Work item: In the article below about the Biola baseball clinic, for about how long did the Eagles run the camp?

Rather than spending the afternoon doing homework, playing video games or even practicing with their team, Biola baseball players made the trip to Angel Stadium to work with 125 at-risk children from the Anaheim area.
The Eagles partnered with Higher Ground Youth and Family Services to provide a fun, afternoon baseball clinic for 10-12 year olds who don't have much of a chance to enjoy a simple game of baseball in their everyday lives.
"The players taught many of the basics of the game and got to share with the kids about playing college baseball and Biola," said Head Coach Jay Sullenger. "We put on this baseball clinic for them and gave out autographs and high fives."
The clinic was put on by the Higher Ground ministry, which partnered with Major League Baseball's RBI program, allowing the event to be held on the field at Angel Stadium.
"We were as much in awes of the whole experience as the kids were," said Rob Groeschell.
The players split up and set up pitching, hitting, infield and outfield stations for the children to participate in and learn the basics of baseball. They would divide into small groups and rotate between each station, giving each player the chance to talk to every group.
"Most of these kids had never touched a ball before this program, so their skill level was very low," said sophomore pitcher Garrett Picha. "It was less about getting them to become great at baseball, but more about finding something to be passionate about and work to achieve. It is about getting them involved with something that will keep them from going down a bad road."
The Eagles ran the camp for about three hours, taking every opportunity possible to become positive role models for the kids, telling them about grades, class and everything it takes to become a successful student-athlete.
It was not all about baseball and books, but also about the Bible as the players got an opportunity to share about Christ at one point throughout the camp.
"Since we go to Biola, we got to add a biblical side to it and share a verse with the kids," said Groeschell. "The baseball side of the clinic was cool, but it was great to just invest in these kids."

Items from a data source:
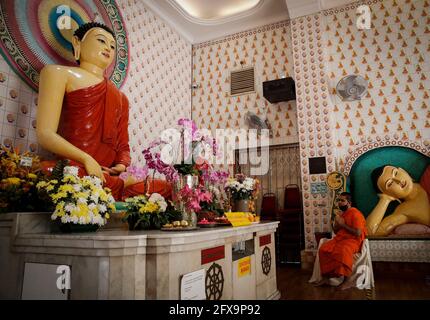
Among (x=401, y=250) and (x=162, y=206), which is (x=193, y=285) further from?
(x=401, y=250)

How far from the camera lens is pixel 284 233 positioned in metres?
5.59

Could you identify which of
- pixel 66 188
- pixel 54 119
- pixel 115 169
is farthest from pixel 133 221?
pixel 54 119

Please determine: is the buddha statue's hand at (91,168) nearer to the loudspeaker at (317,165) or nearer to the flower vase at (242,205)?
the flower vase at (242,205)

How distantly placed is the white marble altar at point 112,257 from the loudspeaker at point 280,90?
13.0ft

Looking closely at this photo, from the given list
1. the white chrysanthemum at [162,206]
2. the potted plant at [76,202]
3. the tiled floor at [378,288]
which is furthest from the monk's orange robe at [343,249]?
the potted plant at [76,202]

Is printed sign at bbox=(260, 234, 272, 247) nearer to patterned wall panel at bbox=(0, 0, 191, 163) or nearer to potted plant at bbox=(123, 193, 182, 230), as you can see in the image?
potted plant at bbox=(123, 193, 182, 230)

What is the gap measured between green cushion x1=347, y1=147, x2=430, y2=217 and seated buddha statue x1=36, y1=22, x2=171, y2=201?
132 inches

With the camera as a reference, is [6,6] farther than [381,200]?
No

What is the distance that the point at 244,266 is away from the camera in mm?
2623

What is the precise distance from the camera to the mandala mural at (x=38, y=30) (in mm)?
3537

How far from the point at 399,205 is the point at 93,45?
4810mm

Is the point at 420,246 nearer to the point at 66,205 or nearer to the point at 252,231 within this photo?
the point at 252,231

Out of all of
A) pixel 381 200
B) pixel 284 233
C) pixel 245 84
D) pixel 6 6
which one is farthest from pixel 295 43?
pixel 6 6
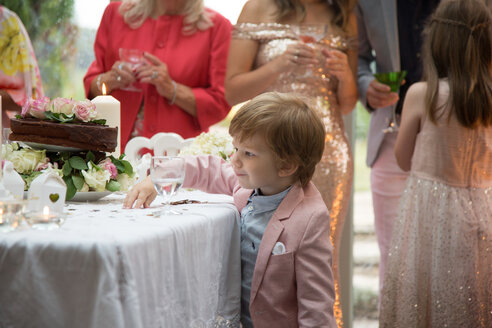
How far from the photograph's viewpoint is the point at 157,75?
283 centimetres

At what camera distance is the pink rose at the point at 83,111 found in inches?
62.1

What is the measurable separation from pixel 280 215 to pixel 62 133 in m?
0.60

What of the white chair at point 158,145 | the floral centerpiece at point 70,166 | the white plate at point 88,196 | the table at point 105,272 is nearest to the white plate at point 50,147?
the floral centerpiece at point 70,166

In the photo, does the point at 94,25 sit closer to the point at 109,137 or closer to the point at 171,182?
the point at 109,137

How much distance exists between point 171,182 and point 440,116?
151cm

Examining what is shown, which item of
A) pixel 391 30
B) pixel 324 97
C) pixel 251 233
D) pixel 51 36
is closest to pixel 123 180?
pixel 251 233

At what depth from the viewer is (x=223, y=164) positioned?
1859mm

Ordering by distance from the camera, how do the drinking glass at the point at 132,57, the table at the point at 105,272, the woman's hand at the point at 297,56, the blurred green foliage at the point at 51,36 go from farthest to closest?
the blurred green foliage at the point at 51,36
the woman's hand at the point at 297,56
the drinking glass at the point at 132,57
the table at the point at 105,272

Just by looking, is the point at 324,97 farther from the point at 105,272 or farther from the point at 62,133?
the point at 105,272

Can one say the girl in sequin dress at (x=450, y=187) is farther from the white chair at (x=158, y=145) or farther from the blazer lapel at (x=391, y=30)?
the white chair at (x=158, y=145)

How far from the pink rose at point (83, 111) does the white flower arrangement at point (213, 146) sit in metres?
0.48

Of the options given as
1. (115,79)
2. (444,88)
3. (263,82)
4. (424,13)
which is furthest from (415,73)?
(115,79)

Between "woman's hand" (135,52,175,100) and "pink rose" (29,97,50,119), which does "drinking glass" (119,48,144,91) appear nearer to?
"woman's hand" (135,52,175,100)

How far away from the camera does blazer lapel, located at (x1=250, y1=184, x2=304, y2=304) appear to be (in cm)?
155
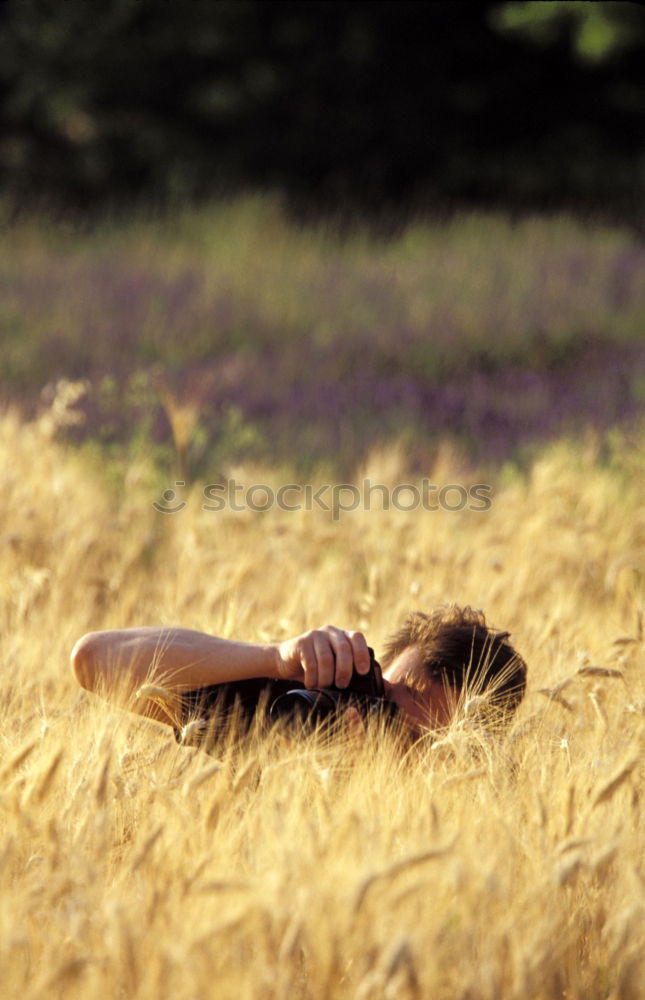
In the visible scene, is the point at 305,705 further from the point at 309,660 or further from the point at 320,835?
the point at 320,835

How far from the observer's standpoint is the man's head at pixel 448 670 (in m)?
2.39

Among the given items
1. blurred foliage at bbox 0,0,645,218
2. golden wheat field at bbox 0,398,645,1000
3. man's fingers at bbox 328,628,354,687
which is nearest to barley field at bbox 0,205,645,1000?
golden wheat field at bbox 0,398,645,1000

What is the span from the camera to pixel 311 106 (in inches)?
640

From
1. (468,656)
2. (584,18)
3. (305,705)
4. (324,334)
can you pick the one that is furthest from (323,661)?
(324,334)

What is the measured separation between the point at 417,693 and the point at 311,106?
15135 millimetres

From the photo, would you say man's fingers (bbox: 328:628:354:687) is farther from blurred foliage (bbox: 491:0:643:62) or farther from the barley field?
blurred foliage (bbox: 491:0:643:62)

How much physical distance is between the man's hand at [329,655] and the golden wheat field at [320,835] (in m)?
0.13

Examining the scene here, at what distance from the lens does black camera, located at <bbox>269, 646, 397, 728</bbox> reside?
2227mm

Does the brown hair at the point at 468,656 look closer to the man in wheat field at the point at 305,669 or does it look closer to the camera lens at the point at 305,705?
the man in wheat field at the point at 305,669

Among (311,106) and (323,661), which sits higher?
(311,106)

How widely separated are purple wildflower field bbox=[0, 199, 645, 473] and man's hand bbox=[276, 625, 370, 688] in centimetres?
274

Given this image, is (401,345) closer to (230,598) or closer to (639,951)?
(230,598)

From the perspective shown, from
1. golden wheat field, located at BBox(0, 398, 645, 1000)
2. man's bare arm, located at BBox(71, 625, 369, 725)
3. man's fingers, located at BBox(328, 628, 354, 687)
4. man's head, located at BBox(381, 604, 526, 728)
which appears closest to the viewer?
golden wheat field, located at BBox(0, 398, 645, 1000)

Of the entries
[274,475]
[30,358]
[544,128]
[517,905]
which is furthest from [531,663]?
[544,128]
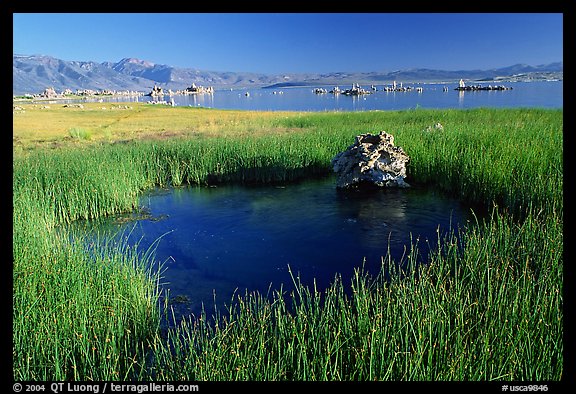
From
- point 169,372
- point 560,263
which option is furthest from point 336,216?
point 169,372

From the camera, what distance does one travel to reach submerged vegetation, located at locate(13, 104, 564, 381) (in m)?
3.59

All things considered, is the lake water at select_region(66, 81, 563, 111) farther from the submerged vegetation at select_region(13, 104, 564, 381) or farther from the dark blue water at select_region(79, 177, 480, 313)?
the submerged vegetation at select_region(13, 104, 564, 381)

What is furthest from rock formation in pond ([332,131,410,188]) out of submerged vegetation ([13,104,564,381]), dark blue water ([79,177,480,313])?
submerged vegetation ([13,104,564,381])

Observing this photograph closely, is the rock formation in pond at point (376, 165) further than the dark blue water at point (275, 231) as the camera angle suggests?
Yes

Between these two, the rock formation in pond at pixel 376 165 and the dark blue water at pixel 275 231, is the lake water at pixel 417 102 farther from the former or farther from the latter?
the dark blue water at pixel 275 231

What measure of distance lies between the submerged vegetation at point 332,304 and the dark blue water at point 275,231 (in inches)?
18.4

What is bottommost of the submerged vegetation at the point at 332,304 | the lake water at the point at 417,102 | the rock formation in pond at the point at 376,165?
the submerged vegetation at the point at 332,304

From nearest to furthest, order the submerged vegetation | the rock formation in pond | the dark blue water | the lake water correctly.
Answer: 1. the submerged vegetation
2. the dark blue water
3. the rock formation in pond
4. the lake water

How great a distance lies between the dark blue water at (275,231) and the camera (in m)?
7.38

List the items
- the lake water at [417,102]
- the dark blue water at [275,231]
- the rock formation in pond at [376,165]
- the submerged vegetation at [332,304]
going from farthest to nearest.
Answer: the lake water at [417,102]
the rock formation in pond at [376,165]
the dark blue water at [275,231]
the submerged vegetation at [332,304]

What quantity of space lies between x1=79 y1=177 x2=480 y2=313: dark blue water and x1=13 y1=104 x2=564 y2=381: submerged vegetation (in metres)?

Response to this exercise: About three hours.